- _Short task_
Please lay out the stretch from the line containing "How far is pixel" through the end of the items below as a Markdown table with the columns Row and Line, one row per line, skipping blank lines and including nothing else. Leave the pictures out of the table.
******************************
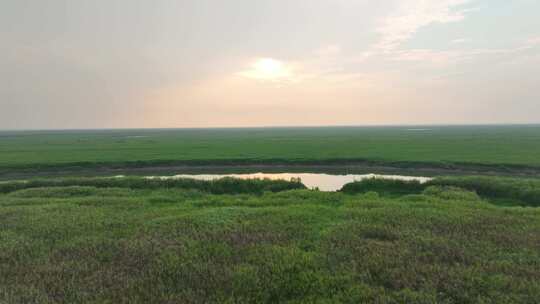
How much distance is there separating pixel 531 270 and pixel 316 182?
55.3ft

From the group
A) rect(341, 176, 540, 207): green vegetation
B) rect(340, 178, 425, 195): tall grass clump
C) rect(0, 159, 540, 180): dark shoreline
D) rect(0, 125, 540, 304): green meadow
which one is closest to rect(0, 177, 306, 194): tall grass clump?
rect(340, 178, 425, 195): tall grass clump

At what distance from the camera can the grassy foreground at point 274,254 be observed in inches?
206

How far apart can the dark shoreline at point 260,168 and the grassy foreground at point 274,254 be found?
1641 cm

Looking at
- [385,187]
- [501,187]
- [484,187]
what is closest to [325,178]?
[385,187]

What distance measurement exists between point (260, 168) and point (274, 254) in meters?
23.1

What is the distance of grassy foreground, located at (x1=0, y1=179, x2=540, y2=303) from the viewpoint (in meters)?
A: 5.23

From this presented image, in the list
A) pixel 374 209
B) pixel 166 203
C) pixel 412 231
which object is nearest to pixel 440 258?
pixel 412 231

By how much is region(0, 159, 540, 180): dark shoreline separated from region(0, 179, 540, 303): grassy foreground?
1641 centimetres

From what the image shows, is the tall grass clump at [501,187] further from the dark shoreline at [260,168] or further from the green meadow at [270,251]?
the dark shoreline at [260,168]

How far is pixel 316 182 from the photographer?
74.0 feet

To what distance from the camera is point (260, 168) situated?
29828 millimetres

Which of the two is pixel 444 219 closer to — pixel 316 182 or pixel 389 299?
pixel 389 299

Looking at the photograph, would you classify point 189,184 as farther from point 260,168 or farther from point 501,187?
point 501,187

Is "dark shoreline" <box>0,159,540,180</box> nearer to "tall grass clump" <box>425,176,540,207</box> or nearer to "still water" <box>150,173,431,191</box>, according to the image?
"still water" <box>150,173,431,191</box>
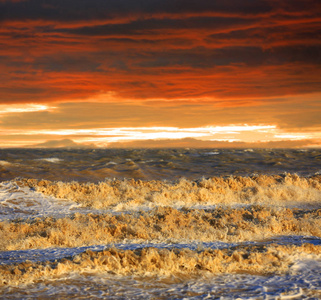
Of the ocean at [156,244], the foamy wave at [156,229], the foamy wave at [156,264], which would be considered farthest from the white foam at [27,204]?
******************************
- _Reply_
| Row | Line |
|---|---|
| 1 | How far is pixel 316 182 from the photographer? |
| 2 | 74.0 feet |
| 3 | To what distance from the camera is point (260, 168) situated? |
| 4 | 29828 millimetres |
| 5 | Which of the two is pixel 444 219 closer to — pixel 316 182 or pixel 389 299? |
| 6 | pixel 389 299 |
| 7 | Looking at the photograph, would you classify point 189,184 as farther from point 260,168 or farther from point 501,187? |
| 8 | point 501,187 |
| 9 | Is "dark shoreline" <box>0,159,540,180</box> nearer to "tall grass clump" <box>425,176,540,207</box> or nearer to "still water" <box>150,173,431,191</box>, according to the image? |
| 10 | "still water" <box>150,173,431,191</box> |
| 11 | Of the ocean at [156,244], the foamy wave at [156,229], the foamy wave at [156,264], which would be considered farthest from the white foam at [27,204]? |